___ PASSAGE PROVIDED
Thought I’d try giving a rock treatment to this poem by English mystic William Blake (published c. 1808). I don’t really know why I thought this would work, but for some reason the idea occurred to me, so here’s the result. Blake’s poem was inspired by a myth that Christ visited England and founded a mission in ancient times—but Blake was writing at a time of great social upheaval, inequality and unrest (guess some things never change!), so he used “Jerusalem” as a metaphor for “Heaven”—a place of universal love and peace. The reference to “Satanic Mills” is usually taken as a swipe at the Capitalists of the Industrial Revolution, many of whom were profiting from child labour. And so Blake was contrasting a past (mythical) Golden Age with an all-too-real grimy present. I’ll paste the poem below:
JERUSALEM (“And Did Those Feet in Ancient Time” by William Blake, c. 1808)
______
___ GIVEN ENTRIES
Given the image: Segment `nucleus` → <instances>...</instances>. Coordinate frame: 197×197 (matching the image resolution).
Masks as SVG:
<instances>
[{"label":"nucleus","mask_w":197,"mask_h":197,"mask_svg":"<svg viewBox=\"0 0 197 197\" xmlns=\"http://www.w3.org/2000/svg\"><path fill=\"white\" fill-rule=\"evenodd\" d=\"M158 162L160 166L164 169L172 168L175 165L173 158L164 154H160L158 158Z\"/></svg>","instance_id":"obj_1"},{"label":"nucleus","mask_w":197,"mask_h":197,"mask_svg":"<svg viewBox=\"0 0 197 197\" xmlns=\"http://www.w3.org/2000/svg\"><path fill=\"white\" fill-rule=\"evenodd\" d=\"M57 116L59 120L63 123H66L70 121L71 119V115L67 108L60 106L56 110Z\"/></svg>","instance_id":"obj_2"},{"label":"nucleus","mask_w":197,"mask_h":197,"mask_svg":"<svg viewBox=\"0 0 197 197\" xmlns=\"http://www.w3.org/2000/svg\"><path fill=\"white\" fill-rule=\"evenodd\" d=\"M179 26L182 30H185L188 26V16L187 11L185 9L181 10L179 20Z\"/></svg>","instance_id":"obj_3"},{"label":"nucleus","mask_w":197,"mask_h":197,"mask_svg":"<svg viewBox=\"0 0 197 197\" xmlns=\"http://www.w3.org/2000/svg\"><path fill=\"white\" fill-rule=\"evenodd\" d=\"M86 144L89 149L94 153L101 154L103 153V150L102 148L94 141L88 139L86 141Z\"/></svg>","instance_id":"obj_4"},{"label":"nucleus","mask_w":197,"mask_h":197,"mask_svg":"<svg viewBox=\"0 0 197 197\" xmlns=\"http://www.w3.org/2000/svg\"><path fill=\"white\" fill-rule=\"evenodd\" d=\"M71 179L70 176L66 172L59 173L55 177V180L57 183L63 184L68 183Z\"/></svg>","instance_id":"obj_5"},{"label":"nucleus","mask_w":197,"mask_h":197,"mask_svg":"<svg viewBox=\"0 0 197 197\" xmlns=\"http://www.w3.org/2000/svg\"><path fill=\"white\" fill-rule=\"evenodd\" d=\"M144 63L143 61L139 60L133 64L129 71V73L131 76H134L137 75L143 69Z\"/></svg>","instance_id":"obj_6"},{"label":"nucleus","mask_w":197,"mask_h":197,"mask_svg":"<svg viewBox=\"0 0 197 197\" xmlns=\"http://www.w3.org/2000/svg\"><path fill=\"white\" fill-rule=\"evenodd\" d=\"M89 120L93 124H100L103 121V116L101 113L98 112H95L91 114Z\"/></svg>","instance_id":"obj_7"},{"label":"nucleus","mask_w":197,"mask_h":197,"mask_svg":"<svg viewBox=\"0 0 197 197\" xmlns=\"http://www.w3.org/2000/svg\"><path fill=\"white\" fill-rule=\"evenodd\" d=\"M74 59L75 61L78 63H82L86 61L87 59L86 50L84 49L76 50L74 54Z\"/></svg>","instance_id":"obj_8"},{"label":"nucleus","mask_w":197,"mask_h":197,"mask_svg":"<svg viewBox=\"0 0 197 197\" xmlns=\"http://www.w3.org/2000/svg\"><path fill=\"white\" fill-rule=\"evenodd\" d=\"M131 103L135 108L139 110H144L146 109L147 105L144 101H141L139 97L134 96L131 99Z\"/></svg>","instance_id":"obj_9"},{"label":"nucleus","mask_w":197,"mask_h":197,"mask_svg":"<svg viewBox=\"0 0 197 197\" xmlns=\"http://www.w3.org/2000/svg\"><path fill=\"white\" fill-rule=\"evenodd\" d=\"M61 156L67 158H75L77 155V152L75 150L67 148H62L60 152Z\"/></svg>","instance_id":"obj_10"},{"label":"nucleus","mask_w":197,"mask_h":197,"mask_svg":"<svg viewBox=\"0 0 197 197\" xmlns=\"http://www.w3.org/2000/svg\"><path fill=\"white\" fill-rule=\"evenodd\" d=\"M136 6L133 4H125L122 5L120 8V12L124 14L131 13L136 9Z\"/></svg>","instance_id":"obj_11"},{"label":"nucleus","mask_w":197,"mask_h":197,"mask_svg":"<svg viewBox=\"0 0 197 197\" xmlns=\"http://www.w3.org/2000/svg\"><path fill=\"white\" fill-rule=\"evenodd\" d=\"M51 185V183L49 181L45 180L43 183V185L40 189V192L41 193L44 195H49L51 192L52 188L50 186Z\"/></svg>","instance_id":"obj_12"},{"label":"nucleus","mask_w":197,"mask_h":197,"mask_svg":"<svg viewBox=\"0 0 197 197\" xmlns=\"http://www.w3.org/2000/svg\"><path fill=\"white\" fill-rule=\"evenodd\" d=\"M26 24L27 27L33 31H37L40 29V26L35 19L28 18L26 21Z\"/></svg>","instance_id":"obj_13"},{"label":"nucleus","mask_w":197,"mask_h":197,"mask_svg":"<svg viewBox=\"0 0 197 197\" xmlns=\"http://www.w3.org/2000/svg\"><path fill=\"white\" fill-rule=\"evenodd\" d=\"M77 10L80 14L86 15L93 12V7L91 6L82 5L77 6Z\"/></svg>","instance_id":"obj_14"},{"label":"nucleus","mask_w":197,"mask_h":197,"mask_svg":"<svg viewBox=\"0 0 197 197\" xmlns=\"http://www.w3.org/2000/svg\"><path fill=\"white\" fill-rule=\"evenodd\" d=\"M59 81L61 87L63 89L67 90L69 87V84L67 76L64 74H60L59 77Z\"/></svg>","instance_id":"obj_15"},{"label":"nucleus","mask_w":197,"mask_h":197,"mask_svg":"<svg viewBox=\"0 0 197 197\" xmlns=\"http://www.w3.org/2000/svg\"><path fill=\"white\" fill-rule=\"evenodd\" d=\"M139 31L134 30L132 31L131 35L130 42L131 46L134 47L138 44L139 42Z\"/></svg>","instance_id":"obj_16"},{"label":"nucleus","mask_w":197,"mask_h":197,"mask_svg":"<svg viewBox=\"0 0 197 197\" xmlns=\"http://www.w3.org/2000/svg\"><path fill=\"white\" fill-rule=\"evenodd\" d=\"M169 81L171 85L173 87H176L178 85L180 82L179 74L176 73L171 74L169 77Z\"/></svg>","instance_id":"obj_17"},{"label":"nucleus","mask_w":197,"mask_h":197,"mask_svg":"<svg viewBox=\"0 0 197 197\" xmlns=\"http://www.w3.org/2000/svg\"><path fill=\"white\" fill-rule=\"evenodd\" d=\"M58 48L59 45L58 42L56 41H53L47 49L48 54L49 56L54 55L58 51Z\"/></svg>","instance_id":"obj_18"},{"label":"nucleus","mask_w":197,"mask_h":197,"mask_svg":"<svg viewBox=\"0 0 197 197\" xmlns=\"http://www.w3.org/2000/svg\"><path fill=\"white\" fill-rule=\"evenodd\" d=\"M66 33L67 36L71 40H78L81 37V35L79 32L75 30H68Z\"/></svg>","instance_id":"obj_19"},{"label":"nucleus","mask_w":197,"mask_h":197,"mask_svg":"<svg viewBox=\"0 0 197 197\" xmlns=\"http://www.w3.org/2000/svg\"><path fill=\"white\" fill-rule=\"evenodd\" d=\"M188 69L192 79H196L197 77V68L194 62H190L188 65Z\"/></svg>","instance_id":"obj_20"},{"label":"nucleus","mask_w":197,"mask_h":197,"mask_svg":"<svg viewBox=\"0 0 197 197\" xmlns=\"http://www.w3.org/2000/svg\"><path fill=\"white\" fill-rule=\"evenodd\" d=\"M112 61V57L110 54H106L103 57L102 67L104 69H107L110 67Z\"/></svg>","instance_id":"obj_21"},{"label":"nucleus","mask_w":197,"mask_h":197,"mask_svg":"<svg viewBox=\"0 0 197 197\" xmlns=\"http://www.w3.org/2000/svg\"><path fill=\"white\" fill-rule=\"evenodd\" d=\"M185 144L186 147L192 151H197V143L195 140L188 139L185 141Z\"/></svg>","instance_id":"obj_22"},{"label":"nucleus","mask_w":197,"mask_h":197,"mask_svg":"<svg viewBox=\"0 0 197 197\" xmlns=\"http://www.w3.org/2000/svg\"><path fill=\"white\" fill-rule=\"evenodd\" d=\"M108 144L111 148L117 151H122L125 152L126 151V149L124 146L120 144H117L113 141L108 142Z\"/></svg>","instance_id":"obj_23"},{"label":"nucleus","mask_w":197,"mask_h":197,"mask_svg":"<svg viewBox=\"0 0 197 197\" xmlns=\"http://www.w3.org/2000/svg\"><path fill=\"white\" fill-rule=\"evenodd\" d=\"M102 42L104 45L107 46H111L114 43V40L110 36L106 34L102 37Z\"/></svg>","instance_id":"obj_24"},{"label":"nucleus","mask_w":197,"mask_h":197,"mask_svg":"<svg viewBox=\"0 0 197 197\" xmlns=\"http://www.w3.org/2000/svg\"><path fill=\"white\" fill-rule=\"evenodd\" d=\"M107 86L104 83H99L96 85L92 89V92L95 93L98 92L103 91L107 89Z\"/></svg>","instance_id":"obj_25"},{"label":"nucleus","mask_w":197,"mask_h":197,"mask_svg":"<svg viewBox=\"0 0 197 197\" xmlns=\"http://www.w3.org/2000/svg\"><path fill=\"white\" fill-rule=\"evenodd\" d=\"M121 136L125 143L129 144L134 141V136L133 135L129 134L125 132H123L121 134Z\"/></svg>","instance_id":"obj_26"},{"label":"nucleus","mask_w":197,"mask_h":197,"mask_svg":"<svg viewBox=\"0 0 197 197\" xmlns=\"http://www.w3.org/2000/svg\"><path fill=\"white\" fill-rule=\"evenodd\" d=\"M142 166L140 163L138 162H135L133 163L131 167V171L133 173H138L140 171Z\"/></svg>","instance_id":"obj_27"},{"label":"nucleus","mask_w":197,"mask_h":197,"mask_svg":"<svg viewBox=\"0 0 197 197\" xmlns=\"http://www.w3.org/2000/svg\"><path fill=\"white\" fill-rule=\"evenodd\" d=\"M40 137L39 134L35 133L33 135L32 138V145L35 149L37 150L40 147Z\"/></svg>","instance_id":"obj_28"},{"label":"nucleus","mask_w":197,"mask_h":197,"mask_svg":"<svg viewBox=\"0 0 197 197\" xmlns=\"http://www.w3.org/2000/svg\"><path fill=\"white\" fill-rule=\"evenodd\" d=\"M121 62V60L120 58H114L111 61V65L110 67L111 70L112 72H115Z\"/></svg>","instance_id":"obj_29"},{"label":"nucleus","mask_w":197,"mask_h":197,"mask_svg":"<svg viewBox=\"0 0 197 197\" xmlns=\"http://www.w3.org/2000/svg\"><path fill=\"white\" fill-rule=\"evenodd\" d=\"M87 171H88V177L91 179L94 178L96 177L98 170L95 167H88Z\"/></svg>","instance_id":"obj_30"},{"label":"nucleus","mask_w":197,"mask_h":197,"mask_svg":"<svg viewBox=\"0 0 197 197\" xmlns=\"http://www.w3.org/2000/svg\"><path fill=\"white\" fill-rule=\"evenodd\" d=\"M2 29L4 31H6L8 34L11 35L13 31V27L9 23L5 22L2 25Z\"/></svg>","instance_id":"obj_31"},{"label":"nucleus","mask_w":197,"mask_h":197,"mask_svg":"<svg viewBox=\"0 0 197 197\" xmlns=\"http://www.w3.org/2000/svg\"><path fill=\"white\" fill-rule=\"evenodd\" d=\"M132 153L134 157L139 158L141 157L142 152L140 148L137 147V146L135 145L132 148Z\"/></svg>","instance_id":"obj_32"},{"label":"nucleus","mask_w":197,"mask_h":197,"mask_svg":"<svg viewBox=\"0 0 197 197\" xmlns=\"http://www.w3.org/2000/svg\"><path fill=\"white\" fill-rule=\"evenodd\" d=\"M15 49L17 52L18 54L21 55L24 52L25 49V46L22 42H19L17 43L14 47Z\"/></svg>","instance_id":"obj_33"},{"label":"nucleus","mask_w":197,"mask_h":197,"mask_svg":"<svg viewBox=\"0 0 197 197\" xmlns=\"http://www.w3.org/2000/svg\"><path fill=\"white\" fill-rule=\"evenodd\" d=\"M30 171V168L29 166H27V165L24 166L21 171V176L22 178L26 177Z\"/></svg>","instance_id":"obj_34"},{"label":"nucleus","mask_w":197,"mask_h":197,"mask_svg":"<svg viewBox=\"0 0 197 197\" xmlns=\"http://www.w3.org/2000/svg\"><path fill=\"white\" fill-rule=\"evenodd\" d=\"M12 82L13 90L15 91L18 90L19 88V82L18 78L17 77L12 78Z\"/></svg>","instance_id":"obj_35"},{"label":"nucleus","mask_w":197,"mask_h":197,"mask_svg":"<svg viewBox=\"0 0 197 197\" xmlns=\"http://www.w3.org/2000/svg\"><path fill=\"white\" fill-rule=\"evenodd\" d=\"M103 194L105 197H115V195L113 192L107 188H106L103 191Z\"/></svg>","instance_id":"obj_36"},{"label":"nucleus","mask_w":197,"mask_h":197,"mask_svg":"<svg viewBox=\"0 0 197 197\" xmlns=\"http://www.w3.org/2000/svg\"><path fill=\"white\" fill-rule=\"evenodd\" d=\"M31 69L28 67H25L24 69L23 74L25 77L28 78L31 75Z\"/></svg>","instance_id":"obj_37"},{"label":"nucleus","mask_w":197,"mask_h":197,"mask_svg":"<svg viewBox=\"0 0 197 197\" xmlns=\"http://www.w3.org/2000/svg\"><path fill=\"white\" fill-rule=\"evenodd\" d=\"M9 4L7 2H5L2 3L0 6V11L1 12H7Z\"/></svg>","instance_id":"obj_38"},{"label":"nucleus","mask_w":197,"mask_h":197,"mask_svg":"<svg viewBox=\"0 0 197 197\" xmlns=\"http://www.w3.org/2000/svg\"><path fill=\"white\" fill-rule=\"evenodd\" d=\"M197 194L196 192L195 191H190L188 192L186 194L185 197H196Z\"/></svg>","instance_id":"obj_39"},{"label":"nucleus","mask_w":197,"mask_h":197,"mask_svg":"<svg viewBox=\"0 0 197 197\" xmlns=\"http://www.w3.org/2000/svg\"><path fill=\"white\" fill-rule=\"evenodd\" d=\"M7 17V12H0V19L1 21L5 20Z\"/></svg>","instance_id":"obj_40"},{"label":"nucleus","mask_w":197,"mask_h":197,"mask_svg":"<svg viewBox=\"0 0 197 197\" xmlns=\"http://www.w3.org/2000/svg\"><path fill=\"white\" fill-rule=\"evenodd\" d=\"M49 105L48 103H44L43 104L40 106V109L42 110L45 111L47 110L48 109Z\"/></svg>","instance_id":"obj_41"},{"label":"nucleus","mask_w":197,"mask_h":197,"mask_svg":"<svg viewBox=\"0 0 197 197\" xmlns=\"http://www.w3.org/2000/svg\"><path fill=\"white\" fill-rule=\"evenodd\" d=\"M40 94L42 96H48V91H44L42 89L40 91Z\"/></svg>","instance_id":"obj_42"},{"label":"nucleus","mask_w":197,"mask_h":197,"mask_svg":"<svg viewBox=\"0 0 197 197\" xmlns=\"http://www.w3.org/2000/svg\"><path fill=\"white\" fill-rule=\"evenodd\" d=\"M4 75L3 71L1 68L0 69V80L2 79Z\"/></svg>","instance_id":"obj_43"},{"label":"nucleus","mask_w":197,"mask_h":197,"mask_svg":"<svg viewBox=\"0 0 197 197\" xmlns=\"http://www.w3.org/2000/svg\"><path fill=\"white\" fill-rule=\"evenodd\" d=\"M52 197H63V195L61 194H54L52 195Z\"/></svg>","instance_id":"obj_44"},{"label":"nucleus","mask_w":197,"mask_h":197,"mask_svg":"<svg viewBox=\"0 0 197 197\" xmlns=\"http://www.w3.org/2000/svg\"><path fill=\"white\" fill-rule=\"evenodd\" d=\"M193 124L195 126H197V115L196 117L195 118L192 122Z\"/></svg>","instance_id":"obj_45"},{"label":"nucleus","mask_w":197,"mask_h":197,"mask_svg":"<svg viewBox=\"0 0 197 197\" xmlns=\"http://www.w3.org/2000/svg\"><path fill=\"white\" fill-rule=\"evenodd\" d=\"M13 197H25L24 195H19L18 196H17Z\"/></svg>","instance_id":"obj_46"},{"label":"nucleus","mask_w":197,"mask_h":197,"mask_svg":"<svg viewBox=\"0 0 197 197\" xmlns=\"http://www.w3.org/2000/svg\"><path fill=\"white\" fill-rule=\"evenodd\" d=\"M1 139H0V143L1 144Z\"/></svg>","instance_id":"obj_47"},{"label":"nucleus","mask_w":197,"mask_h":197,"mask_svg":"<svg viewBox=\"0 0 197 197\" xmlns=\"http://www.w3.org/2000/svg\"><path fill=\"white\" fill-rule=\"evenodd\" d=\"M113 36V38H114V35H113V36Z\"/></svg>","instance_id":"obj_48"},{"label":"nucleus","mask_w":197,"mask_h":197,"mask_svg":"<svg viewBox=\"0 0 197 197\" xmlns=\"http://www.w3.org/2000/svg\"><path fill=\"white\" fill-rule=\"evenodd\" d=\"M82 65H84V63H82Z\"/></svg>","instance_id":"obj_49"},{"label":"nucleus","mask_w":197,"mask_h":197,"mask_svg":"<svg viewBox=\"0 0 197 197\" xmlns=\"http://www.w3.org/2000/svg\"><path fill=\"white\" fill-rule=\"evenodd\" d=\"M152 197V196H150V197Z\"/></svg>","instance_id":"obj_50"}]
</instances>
______
- [REQUIRED TASKS]:
1. Translate this sentence from the post about Blake's poem into Spanish: "And so Blake was contrasting a past (mythical) Golden Age with an all-too-real grimy present."
2. Print everything from "Thought I’d try" down to "Blake, c. 1808)" in the post about Blake's poem.
The lines have nothing to do with the post about Blake's poem.

- [THE ANSWERS]:
1. Y así, Blake contrastaba una Edad de Oro pasada (mítica) con un presente mugriento demasiado real.

2.
Thought I’d try giving a rock treatment to this poem by English mystic William Blake (published c. 1808). I don’t really know why I thought this would work, but for some reason the idea occurred to me, so here’s the result. Blake’s poem was inspired by a myth that Christ visited England and founded a mission in ancient times—but Blake was writing at a time of great social upheaval, inequality and unrest (guess some things never change!), so he used “Jerusalem” as a metaphor for “Heaven”—a place of universal love and peace. The reference to “Satanic Mills” is usually taken as a swipe at the Capitalists of the Industrial Revolution, many of whom were profiting from child labour. And so Blake was contrasting a past (mythical) Golden Age with an all-too-real grimy present. I’ll paste the poem below:
JERUSALEM (“And Did Those Feet in Ancient Time” by William Blake, c. 1808)